I suspect this is an issue with the convolutionnal layers not having padding.

Is there any way I can fix this ? Something like adding padding for the conv layers maybe, but I haven’t found a config parameter to do so


1 Like


Have you found anything else regarding this? I noticed something similar yesterday, but wasn’t really sure if my calculations were wrong or if it really was an issue haha.

I’m trying to obtain the effective output lengths of my model (number of logits excluding the ones added by the input padding). The following basic code can replicate my efforts until now:

from transformers import Wav2Vec2ForCTC, Wav2Vec2Processor
import torch

device = "cuda"

model = Wav2Vec2ForCTC.from_pretrained("facebook/wav2vec2-large-robust-ft-swbd-300h")
processor = Wav2Vec2Processor.from_pretrained("facebook/wav2vec2-large-robust-ft-swbd-300h")


dummy_audio = torch.rand((10 * 16000,)).tolist() # dummy data simulating a 10s audio

inputs = processor(
    dummy_audio, sampling_rate=16000, return_tensors="pt"

input_values = inputs.input_values.to(device)
attention_mask = inputs.attention_mask.to(device)

with torch.no_grad():
    logits = model(input_values, attention_mask=attention_mask).logits.to("cpu")

# Approach 1, divide effective input length by given ratio
output_length_1 = attention_mask.sum(dim=-1) / model.config.inputs_to_logits_ratio

# Approach 2, use inner method of model
output_length_2 = model._get_feat_extract_output_lengths(attention_mask.sum(-1)).to(torch.long)
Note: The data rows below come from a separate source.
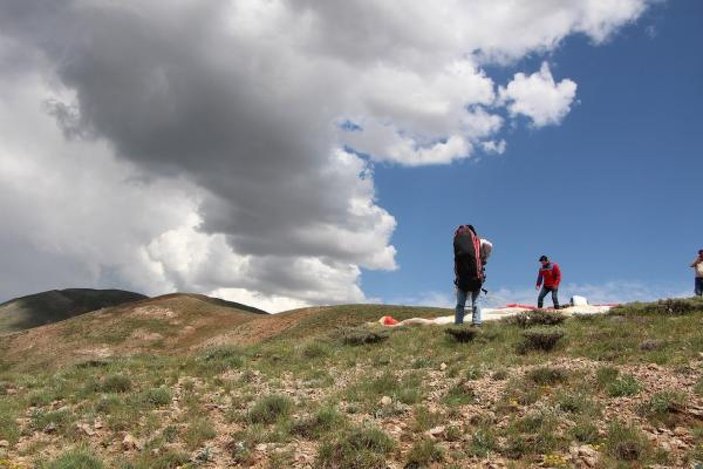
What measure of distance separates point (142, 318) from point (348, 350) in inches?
1588

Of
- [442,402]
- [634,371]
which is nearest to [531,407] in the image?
[442,402]

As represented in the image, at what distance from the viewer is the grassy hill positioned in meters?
8.34

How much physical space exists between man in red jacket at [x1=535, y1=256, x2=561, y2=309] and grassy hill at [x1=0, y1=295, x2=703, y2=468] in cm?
718

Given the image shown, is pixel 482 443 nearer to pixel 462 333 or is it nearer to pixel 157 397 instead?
pixel 157 397

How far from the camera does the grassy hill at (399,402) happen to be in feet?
27.4

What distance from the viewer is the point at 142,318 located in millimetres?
52281

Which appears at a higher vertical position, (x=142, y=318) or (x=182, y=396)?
(x=142, y=318)

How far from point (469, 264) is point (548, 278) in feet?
33.1

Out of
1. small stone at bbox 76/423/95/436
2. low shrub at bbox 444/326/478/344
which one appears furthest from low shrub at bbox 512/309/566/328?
small stone at bbox 76/423/95/436

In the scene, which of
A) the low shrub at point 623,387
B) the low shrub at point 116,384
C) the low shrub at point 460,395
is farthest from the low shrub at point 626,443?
the low shrub at point 116,384

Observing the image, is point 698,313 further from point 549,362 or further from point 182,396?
point 182,396

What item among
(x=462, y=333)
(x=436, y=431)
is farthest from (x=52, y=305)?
(x=436, y=431)

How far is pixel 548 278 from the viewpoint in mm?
25875

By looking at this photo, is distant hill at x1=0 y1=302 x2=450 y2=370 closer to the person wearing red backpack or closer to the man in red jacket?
the man in red jacket
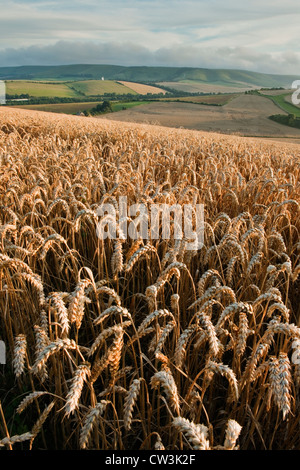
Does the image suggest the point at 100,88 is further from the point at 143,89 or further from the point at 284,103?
the point at 284,103

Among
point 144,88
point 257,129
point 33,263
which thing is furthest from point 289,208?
point 144,88

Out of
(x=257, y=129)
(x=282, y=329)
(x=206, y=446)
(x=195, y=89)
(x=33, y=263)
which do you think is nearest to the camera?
(x=206, y=446)

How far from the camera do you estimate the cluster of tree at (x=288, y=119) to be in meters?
54.1

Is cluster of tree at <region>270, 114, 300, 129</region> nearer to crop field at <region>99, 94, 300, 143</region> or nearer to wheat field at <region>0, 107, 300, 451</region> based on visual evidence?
crop field at <region>99, 94, 300, 143</region>

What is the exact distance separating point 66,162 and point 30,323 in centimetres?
279

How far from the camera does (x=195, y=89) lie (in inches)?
6344

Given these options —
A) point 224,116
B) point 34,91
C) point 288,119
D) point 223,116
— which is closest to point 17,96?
point 34,91

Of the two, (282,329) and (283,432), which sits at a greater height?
(282,329)

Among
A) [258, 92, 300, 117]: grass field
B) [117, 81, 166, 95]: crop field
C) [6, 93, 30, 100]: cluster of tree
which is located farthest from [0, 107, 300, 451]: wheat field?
[117, 81, 166, 95]: crop field

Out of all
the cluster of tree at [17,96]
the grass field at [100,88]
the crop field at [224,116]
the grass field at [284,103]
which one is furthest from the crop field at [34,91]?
the grass field at [284,103]

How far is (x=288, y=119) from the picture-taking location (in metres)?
54.9

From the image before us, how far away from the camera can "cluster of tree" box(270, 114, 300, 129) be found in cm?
5409
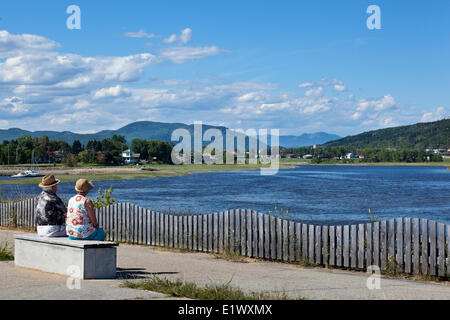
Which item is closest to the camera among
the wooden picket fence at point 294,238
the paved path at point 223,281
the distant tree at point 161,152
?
the paved path at point 223,281

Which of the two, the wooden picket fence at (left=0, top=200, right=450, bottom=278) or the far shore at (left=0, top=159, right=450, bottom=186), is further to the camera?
the far shore at (left=0, top=159, right=450, bottom=186)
print(f"Expected number of effective logits with approach 1: {output_length_1}")
print(f"Expected number of effective logits with approach 2: {output_length_2}")
print(f"Actual number of effective logits in output: {logits.size()}")

The code returns:

Expected number of effective logits with approach 1: tensor([500.], device='cuda:0')
Expected number of effective logits with approach 2: tensor([499], device='cuda:0')
Actual number of effective logits in output: torch.Size([1, 499, 32])

I think the first approach (follows same reasoning as yours) is the most correct. However I too noticed that the number of returned logits was off by 1. As such I am currently using the second approach, but I am interested in knowing more about this issue and if it could be solved.